Figure S7 CAFs‐derived Exos promoted glycolysis to drive NSCLC growth in vivo by decreasing KLF13 expression. The C57BL/6N mice were subcutaneously injected with LLC cells infected with lentiviruses carrying vector or KLF13 in combination with tail vein injection of CAFs‐derived Exos (5 × 1010 particles/mouse in 100 µL PBS). (A) The image for tumours. (B) Tumour volume and (C) tumour weight were monitored. (D) Glucose uptake and (E) lactate production in tumour tissues were detected by commercial kits. (F) MiR‐3126‐5p expression in tumours was evaluated by RT‐qPCR. (G) KLF13, SH2B1, and IRS1 protein levels in tumours were detected by western blotting.
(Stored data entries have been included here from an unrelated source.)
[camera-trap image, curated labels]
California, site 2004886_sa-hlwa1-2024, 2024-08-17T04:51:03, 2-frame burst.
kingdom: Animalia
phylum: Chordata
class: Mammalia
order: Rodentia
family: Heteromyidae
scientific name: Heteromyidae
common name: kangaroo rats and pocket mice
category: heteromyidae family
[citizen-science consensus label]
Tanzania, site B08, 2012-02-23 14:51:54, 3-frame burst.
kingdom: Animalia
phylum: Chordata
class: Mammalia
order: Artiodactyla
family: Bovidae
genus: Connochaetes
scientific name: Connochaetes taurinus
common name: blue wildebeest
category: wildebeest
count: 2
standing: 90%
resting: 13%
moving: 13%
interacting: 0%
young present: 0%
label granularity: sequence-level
ANOVA followed by Tukey's test was adopted for statistical analysis. **p < .01 and ***p < .001.

Figure S8 CAFs‐derived Exos favoured glycolysis and NSCLC growth in vivo via activation of the PI3K/AKT pathway. The BALB/c nude mice were subcutaneously injected with A549 or NCI‐H1299 cells in combination with tail vein injection of CAFs‐derived Exos (5 × 1010 particles/mouse in 100 µL PBS) together with or without BKM120. (A) The image for xenografts. (B) Tumour volume and (C) tumour weight were monitored. (D) Glucose uptake and (E) lactate production in tumour tissues were measured by commercial kits. (F) MiR‐3126‐5p expression in tumours was analyzed by RT‐qPCR. (G) KLF13, SH2B1, IRS1, p‐PI3K, PI3K, p‐AKT, and AKT protein levels in tumours were assessed by western blotting. ANOVA followed by Tukey's test was adopted for statistical analysis. *p < .05, **p < .01, and ***p < .001.